── LISTED RECORDS ──

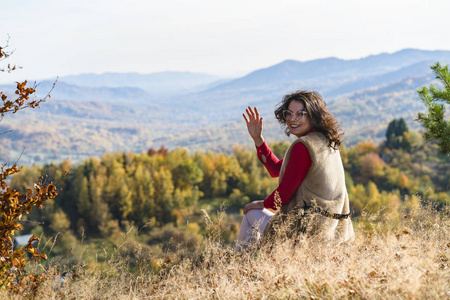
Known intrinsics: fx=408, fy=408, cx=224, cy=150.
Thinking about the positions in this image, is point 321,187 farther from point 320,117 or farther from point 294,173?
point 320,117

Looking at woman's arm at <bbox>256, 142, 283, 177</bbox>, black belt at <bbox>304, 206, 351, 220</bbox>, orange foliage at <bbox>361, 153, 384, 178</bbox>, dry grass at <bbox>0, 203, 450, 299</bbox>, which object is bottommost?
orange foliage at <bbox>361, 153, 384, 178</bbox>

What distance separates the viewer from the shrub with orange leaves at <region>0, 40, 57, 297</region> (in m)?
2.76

───
── LISTED RECORDS ──

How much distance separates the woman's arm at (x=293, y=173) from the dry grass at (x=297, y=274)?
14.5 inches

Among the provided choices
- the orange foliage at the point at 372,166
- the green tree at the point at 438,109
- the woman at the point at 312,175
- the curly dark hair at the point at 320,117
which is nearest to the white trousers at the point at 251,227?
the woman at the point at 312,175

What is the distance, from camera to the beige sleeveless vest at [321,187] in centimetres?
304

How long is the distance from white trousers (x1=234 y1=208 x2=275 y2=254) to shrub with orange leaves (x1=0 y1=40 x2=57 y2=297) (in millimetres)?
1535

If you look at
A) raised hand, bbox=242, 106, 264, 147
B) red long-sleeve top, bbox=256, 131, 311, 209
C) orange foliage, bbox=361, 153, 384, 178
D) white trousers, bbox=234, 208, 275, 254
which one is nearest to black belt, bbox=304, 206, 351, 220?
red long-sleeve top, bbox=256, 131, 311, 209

───

#### TASK DESCRIPTION
Count the lines in the records above that contain the word "woman", and give only the number.

#### PROBLEM SOLUTION
4